### Problem to solve:
Copy each line of the records below that has "camera" in it.

### Supplied data:
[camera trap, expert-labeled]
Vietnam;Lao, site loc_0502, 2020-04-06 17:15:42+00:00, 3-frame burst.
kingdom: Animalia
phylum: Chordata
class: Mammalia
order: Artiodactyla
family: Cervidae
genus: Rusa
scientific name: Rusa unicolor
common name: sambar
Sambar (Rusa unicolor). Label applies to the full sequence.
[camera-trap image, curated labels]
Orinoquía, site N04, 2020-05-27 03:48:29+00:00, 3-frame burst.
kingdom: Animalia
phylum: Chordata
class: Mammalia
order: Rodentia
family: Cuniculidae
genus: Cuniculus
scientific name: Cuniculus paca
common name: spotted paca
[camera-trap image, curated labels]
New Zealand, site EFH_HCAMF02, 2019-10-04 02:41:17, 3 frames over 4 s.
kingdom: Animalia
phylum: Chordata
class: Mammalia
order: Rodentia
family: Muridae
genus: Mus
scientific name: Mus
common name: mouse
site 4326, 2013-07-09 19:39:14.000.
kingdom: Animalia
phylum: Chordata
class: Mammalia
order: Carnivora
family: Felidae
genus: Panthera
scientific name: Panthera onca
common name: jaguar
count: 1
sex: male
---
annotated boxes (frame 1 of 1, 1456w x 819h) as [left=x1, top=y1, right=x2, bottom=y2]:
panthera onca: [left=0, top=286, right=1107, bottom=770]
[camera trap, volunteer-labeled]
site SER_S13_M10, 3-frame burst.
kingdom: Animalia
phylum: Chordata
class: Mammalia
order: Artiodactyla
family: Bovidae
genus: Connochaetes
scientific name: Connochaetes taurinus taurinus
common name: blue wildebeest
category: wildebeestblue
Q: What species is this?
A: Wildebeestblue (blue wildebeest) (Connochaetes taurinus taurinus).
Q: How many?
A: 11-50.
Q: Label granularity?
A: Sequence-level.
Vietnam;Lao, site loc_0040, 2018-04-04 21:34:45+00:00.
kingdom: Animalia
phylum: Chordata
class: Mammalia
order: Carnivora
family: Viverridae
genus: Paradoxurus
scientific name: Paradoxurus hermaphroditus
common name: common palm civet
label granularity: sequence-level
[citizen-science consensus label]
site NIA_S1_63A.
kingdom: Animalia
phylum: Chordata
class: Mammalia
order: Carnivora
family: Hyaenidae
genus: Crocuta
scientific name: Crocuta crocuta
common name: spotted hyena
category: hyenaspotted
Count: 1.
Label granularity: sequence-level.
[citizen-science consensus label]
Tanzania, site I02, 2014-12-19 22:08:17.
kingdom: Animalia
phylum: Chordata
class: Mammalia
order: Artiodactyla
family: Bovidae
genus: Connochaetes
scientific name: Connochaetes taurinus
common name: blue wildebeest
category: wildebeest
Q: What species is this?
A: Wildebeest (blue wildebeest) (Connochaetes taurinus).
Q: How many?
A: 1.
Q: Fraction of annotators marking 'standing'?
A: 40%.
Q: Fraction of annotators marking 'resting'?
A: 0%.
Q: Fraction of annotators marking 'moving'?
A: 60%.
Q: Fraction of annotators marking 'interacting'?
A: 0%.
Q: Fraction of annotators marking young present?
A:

### Written response:
[camera trap, expert-labeled]
[camera-trap image, curated labels]
[camera-trap image, curated labels]
[camera trap, volunteer-labeled]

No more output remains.